If you experience stuttering, jerky video playback on an Apple PowerBook or iBook, here are some ideas.
Check Energy Saver settings. Open your System Preferences and click Energy Saver. In Energy Saver, click the Options tab. Now check the setting for Processor Performance. If it’s set to Reduced, change it to Highest or Automatic. Video playback may be smooth now.
If you’re running on battery, be sure to change the Processor Performance setting back to Automatic or Reduced when you’re done watching video. The Highest setting drains the battery the fastest. Note that on a notebook, the Energy Saver preference lets you save different settings for Battery and Power Adapter.
You might see the effect of the Reduced setting any time you perform processor-intensive tasks such as audio or video rendering, or gameplay. In those situations, you’ll want to set Processor Performance to Automatic or Highest.
Note: The Energy Saver tip won’t work with MacBooks and MacBook Pros, because Intel CPUs automatically try to balance smooth playback against battery drain. The older PowerPC CPUs were not as smart.
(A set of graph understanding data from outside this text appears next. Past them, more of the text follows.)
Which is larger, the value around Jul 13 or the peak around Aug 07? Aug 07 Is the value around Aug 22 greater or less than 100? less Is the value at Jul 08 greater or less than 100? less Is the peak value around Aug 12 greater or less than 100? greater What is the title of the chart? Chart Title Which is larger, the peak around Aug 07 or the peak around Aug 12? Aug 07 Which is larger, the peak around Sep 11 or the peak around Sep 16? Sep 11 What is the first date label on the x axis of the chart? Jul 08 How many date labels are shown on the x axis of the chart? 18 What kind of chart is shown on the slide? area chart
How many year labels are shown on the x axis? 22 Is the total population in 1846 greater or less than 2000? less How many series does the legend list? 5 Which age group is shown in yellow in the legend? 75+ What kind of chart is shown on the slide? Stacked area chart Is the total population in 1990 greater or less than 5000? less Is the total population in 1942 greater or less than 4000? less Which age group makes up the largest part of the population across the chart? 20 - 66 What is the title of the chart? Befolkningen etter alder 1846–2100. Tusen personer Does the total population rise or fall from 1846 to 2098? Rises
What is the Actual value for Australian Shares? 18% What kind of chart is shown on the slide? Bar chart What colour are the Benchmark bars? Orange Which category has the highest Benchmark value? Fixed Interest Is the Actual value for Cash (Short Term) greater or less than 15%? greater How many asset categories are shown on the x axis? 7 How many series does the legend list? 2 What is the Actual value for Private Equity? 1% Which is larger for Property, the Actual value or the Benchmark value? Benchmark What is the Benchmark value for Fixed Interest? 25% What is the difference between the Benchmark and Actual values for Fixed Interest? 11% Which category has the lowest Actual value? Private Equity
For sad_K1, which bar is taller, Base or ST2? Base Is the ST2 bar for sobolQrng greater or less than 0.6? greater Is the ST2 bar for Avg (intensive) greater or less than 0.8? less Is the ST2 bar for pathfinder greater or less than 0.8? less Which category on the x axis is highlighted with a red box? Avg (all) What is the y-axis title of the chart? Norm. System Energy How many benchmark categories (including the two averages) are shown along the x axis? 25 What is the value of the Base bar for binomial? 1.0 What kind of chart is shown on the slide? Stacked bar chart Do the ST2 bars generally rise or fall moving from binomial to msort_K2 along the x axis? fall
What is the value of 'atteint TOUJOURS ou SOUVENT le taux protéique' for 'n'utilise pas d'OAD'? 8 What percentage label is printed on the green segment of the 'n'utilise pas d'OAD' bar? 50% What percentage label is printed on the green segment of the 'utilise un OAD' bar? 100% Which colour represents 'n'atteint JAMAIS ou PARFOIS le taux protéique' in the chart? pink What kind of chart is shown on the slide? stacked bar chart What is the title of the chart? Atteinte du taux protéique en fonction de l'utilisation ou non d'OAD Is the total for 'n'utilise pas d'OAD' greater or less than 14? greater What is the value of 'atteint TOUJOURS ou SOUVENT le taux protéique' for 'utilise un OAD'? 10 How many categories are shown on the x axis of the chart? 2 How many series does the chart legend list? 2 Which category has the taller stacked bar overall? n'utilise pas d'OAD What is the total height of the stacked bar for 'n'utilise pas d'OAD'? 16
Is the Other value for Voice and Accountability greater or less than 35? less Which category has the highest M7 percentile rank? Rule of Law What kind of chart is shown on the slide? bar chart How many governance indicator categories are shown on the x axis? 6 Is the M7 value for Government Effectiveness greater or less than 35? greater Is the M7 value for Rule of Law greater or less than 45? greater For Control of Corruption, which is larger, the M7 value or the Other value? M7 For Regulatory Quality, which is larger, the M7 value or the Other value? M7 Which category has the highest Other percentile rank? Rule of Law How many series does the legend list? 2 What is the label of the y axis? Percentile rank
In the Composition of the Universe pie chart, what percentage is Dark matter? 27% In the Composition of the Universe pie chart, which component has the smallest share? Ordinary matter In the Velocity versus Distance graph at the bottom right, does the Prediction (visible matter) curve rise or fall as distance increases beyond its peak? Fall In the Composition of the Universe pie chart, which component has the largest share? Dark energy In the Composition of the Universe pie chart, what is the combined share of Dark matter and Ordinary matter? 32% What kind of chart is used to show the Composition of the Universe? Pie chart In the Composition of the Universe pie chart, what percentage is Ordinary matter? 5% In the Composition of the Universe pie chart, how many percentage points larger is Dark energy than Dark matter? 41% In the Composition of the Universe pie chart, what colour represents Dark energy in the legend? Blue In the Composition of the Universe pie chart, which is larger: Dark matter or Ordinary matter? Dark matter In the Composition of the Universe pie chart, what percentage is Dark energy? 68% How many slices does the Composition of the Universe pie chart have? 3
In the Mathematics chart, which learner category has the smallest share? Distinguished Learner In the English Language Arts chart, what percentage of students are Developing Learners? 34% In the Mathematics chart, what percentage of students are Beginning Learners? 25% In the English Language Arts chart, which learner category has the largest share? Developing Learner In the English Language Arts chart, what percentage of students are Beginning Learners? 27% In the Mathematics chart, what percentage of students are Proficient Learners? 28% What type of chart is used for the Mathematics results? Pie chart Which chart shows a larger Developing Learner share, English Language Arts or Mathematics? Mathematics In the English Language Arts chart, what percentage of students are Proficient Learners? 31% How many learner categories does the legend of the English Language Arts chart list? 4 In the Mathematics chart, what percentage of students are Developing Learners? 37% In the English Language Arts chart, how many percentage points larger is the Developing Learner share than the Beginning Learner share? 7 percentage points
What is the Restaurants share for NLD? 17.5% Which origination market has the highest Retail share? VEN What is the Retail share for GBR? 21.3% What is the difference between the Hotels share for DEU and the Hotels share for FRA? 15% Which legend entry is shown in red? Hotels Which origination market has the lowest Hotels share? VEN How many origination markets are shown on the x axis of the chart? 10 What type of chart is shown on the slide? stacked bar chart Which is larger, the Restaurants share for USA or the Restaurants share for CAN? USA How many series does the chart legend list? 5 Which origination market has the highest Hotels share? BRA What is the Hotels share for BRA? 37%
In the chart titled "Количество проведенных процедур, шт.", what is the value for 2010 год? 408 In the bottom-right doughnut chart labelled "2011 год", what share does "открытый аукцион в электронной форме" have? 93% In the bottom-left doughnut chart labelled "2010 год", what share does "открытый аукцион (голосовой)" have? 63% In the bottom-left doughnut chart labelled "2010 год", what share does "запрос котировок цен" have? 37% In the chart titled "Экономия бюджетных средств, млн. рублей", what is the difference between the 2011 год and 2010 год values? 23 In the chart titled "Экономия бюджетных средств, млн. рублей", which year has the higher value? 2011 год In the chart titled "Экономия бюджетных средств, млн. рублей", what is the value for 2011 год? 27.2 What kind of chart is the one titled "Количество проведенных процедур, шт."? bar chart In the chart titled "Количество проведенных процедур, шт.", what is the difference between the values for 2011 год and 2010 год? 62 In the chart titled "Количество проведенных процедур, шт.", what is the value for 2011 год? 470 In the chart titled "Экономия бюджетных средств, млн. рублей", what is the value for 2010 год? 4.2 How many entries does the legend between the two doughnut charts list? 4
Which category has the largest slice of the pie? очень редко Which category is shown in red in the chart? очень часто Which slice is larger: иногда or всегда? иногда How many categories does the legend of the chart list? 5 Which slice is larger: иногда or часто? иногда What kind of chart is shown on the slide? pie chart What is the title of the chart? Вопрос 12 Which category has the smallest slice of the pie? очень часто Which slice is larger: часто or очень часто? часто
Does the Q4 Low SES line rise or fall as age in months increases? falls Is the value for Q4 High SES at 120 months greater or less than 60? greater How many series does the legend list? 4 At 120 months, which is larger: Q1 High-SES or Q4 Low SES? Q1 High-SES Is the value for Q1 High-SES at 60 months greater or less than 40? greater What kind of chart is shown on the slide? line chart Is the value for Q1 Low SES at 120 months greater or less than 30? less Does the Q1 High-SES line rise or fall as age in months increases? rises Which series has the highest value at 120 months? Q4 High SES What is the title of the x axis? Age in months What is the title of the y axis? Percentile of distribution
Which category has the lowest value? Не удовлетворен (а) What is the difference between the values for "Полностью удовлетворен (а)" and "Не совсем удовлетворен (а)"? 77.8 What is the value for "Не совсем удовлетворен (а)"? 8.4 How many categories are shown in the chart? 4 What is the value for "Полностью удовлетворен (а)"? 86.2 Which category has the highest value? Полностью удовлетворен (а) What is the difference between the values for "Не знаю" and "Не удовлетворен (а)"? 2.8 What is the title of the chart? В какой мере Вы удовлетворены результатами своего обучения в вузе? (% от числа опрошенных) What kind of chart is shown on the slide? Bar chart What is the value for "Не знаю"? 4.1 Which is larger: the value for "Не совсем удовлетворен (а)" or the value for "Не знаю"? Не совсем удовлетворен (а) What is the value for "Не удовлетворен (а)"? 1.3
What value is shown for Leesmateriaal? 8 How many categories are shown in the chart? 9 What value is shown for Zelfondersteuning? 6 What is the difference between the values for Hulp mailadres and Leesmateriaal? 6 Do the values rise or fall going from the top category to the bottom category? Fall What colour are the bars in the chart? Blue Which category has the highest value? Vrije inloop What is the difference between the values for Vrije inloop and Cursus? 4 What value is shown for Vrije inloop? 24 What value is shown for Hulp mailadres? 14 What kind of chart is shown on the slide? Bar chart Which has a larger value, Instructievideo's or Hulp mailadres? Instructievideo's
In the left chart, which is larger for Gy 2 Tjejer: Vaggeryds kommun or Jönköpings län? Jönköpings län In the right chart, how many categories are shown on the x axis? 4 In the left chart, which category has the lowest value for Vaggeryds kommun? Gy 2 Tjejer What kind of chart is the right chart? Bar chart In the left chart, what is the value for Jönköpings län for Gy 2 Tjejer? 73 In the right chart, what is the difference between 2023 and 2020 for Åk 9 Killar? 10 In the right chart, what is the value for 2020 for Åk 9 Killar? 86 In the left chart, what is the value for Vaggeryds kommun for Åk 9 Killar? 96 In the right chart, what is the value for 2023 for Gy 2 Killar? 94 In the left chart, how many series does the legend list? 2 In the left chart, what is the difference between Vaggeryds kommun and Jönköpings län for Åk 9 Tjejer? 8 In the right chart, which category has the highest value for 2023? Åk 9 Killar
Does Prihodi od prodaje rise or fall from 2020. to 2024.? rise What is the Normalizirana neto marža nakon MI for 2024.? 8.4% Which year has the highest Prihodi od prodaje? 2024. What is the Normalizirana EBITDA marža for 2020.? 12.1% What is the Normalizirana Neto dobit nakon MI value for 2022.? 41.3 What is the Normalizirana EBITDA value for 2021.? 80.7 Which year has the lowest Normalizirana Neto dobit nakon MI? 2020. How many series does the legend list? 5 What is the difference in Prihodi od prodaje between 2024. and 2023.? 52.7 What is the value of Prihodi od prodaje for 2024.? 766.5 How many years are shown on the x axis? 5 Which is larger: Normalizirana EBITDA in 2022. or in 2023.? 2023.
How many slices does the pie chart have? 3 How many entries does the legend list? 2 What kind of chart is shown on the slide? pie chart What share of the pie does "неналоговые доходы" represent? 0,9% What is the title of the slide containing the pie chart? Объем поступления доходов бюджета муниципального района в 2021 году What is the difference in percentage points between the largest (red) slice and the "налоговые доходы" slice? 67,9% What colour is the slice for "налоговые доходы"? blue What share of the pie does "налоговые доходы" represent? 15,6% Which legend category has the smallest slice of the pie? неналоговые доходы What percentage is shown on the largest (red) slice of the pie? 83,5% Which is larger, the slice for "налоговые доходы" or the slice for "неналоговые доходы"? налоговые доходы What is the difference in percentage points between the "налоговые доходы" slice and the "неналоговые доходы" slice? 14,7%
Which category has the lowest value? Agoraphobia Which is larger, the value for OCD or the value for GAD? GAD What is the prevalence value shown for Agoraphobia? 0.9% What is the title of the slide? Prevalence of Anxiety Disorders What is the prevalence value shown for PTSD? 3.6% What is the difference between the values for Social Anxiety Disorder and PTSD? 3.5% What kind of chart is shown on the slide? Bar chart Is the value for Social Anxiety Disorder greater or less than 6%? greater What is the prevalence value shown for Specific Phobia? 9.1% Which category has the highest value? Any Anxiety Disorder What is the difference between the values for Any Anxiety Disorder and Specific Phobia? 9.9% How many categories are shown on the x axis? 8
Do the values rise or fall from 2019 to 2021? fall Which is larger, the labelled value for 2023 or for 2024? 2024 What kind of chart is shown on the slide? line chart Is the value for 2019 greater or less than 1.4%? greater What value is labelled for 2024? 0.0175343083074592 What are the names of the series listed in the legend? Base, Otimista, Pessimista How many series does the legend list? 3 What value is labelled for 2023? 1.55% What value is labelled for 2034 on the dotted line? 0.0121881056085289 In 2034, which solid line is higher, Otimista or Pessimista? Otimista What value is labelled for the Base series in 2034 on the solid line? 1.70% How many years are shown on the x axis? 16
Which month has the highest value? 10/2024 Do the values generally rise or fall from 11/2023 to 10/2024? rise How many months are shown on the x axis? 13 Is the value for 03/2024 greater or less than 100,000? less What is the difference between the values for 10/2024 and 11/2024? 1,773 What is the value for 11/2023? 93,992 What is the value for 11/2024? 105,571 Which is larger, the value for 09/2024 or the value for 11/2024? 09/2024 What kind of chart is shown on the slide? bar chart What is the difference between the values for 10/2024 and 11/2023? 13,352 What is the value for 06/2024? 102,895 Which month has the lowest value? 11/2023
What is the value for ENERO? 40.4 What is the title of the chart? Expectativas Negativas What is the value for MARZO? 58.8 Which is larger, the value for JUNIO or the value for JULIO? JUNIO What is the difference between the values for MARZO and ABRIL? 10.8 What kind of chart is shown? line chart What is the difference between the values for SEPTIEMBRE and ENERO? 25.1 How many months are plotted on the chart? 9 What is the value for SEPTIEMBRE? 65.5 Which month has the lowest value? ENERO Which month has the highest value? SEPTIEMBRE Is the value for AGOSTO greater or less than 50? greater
Check for other processor hogs. If you set Processor Performance to Highest and you still see choppy performance, the cause may be another application that’s using processor cycles. Open your Activity Monitor utility, view the CPU tab, show all processes, and sort the list by %CPU to see if any applications are using an unusually high percentage of CPU cycles. While new computers can handle today’s streaming video easily, the same video demands almost all the CPU power available in older computers, so any unnecessary tasks can interrupt smooth video playback.
Watch out for HD. If you have a PowerBook or iBook, you’ll probably have to avoid HD and choose the SD (standard definition) option when you watch Internet video. HD streaming depends on the modern multi-core CPU. When PowerBooks and iBooks were made, Internet video was much lower quality and there was no high-definition streaming. As CPUs got faster, what made high-quality HD streaming possible were new codecs that made up for lack of bandwidth by leaning on the CPU in your computer to process the stream. But that means the G3 and G4 CPUs in PowerBooks and iBooks are too old and slow to decode HD without stuttering. Consider that a PowerBook G4 might have a CPU running at 1GHz, while a MacBook Pro might have two CPU cores running at over 2GHz each…many times the power.
Also, check the speed of your connection to the Internet. You need a fast enough connection to stream HD smoothly. My own DSL connection is too slow for HD streaming (yes, I’ll be upgrading). This means I have to watch SD streaming even on my newest Mac, or let HD video buffer longer before I play it back.